— Textabschnitt —
Der Unterschied zum schwarzen liegt meines wissens darin, dass man da anhand der Verfärbung besser sehen kann, das sich da Bakkis ansiedeln oder.......... 

Guckst du hier  



................oder lies vllt. besser den ganzen Thread durch..........


PS: Ich hatte auch vereinzelt schwarze Hel-X Körper mit drinne, die sind ein wenig größer.......


----------



## Jürgen-V (15. Jan. 2008)

*AW: HX09 oder  Hel-X*

hallo ihr beiden
danke für eure erfahrungen. 
ich wollte aber eigendlich wissen, wo sich die bakis besser ansiedeln können, im hx09 oder beim hel-x?
wie ist es jetzt bei dir olaf, drehen sich alle hel-x in deiner tonne?
oder immer noch nur die unteren?
gruß
jürgen


----------



## Olli.P (15. Jan. 2008)

*AW: HX09 oder  Hel-X*

Hi Jürgen,


da hat sich bislang, egal ob Sommer- oder Winterbetrieb, jedenfalls nicht sichtbar was gedreht. Ich denke mal das man bei min. 100-125L Hel-X in meinen Filterkammern nie nicht eine Bewegung des Hel-X bis an die Oberfläche erreichen wird( Wie's in anderen Filtern aussieht,  ). Und da ich kein Sichtfenster in den Filtertöpfen habe, verlasse ich mich darauf, das es wie beschrieben, mit schmutz zusitzend auf die Filtermedienauflage sinkt. Der Dreck dann abfällt und das Hel-X dann wieder aufsteigt.

Übrigens ist der beste Beweis dafür das Kaffebraune   Wasser welches aus dem Filter kommt, wenn ich die Schmutzablässe öffne!


----------



## Jürgen-V (15. Jan. 2008)

*AW: HX09 oder  Hel-X*

hallo olaf
drehst du dann ab und zu das hel-x mit der hand?

— Arbeitsanweisung —
Führe den Forumsthread über die Filtermedien HX09 und Hel-X im Anschluss an seinen letzten Satz weiter.

— Datenauszug —
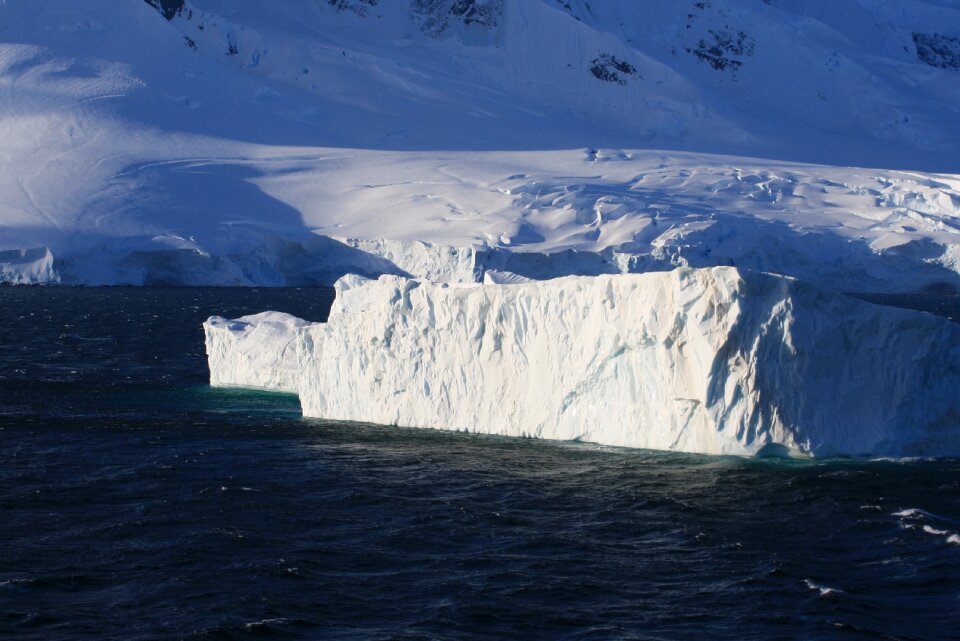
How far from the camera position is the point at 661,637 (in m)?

— Die Antwort —
es ist wie bei falten in der teichfolie, es enstehen "tote stellen" wo sich schädliche bakies sammeln (habe ich irgendwo gelesen).deshalb habe ich ja mit dieses thema hier erstellt. ich hatte mein kaldenss (300ltr-fass gefüllt mit 200ltr.kaldness )den ganzen sommer mit l-steinen bewegt laufen lassen und ich muß sagen, ich hatte keinerlei probleme. da war nicht ein k1 daß sich nicht gedreht hat.
ich denke daß das mit heli-x nicht so leicht geht, weil sie ja größer sind, oder?
gruß
jürgen


----------



## GERMAN-LOBO (15. Jan. 2008)

*AW: HX09 oder  Hel-X*

hallo

das hel-x gibt es auch in 9mm 
so sieht die bewegung in meiner kammer--mit 500liter hel-x 12mm und 9mm-- aus 
das ist bewegung  

http://www.myvideo.de/watch/2509833

unten auf dem boden steht zwei schmutzwasserpumpen.
wenn der trommler spühlt--ca. alle 25-30 minuten bewegt sich auch das hel-x.

das weisse hel-x 9mm--200liter--wird durch das einströhmende wasser immer bewegt.

die 12mm hel-x haben eine grössere oberfläche.

ich glaube nicht das es zwischen k1 und hel-x grosse unterschiede gibt.

zudem ist es mit den pumpen gegenüber luftpumpe billiger weil diese nicht ständig laufen und es wird nicht so viel co2 ausgetrieben.


----------



## Olli.P (15. Jan. 2008)

*AW: HX09 oder  Hel-X*

Hi,


also bei mir strömt das Wasser in den drei ersten Kammern von unten nach oben, in der letzten Kammer von oben nach unten. Und da meine Filterkammern rund sind, denke ich das da keine toten Ecken (Bereiche) entstehen oder 

Ich lasse mich da gerne eise besseren belehren....... 

Nur müsste ich dann in min 2 Kammern eine Pumpe mit reinbauen 

Was meint ihr dazu????


----------



## Jürgen-V (15. Jan. 2008)

*AW: HX09 oder  Hel-X*

hi lobo
jetzt raff ich aber überhaubt nix mehr.
wie kann beim spülen deines tf mehr wasser durchlaufen???
ein tf lässt immer die gleiche wassermenge durch, oder???? 
klär mich bitte auf.
gruß jürgen


----------



## Olli.P (15. Jan. 2008)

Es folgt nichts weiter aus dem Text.